__Activities__.
• a. In one to three sentences, and using the patch note on the TDP MMU iterators, explain why the iterator signature change is made in its own patch.
• b. Continue the patch note on the TDP MMU iterators from its last line.

__Page excerpt__.
────────────────
From: Isaku Yamahata <isaku.yamahata@intel.com>

Add a struct kvm argument to the TDP MMU iterators.

Future changes will want to change how the iterator behaves based on a
member of struct kvm. Change the signature and callers of the iterator
loop helpers in a separate patch to make the future one easier to review.

Signed-off-by: Isaku Yamahata <isaku.yamahata@intel.com>
Signed-off-by: Rick Edgecombe <rick.p.edgecombe@intel.com>
---
v3:
 - Split from "KVM: x86/mmu: Support GFN direct mask" (Paolo)
────────────────
__Dataset extract__.
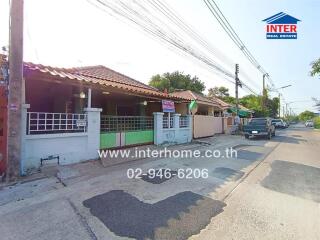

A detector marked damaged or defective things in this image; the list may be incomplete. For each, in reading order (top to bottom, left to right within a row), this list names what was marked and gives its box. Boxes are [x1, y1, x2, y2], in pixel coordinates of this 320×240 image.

asphalt patch on ground [262, 160, 320, 202]
asphalt patch on ground [84, 190, 226, 239]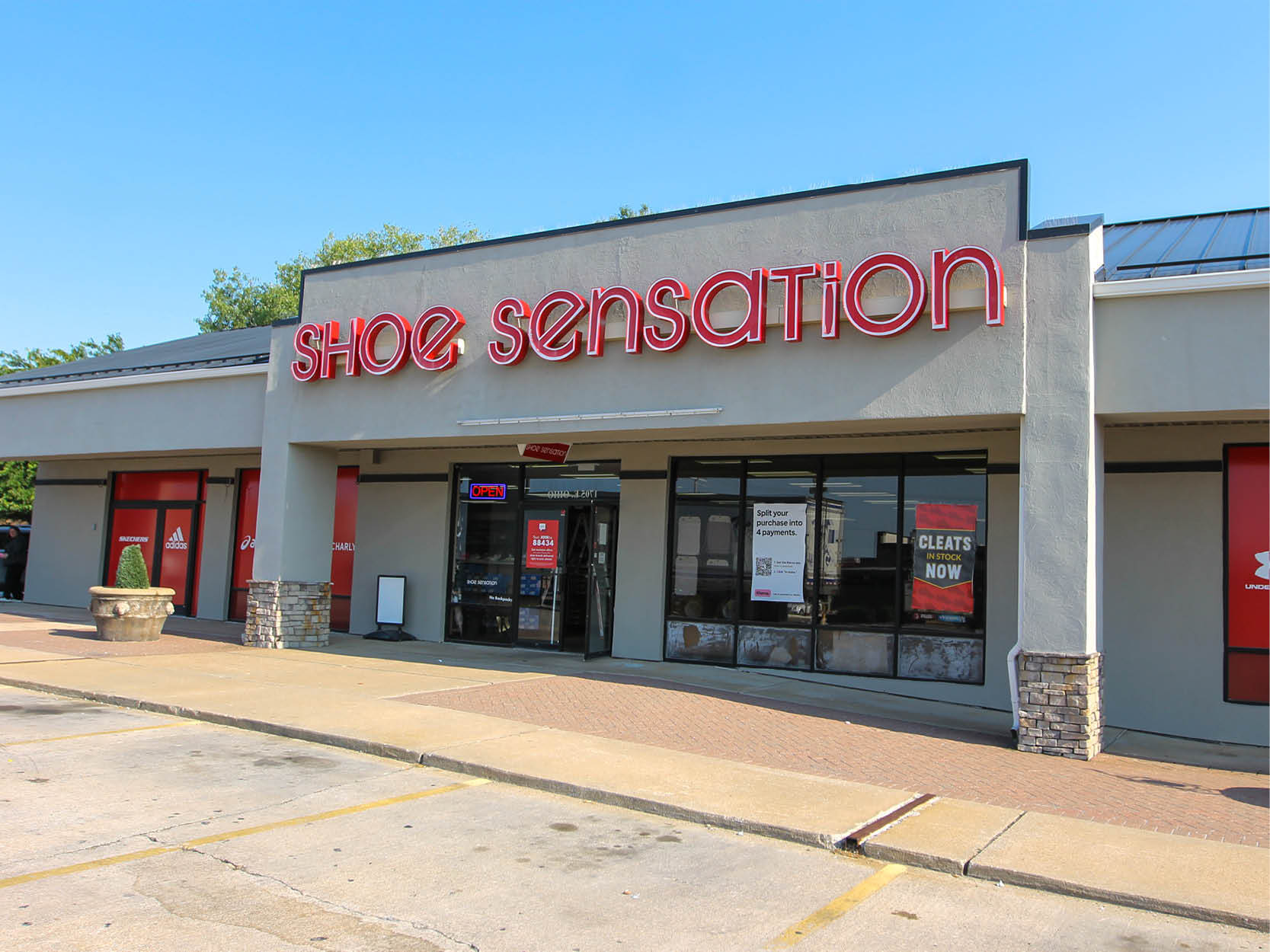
────────────────
__Answer list__.
• a. Later changes will need the TDP MMU iterators to behave differently depending on a member of struct kvm, so the iterators need a struct kvm argument. Changing the signature and callers of the iterator loop helpers in a separate patch makes that later patch easier to review.

• b.
---
 arch/x86/kvm/mmu/tdp_iter.h |  6 +++---
 arch/x86/kvm/mmu/tdp_mmu.c  | 36 ++++++++++++++++++------------------
 2 files changed, 21 insertions(+), 21 deletions(-)

diff --git a/arch/x86/kvm/mmu/tdp_iter.h b/arch/x86/kvm/mmu/tdp_iter.h
index 2880fd392e0c..d8f2884e3c66 100644
--- a/arch/x86/kvm/mmu/tdp_iter.h
+++ b/arch/x86/kvm/mmu/tdp_iter.h
@@ -122,13 +122,13 @@ struct tdp_iter {
  * Iterates over every SPTE mapping the GFN range [start, end) in a
  * preorder traversal.
  */
-#define for_each_tdp_pte_min_level(iter, root, min_level, start, end) \
+#define for_each_tdp_pte_min_level(iter, kvm, root, min_level, start, end)		  \
 	for (tdp_iter_start(&iter, root, min_level, start); \
 	     iter.valid && iter.gfn < end;		     \
 	     tdp_iter_next(&iter))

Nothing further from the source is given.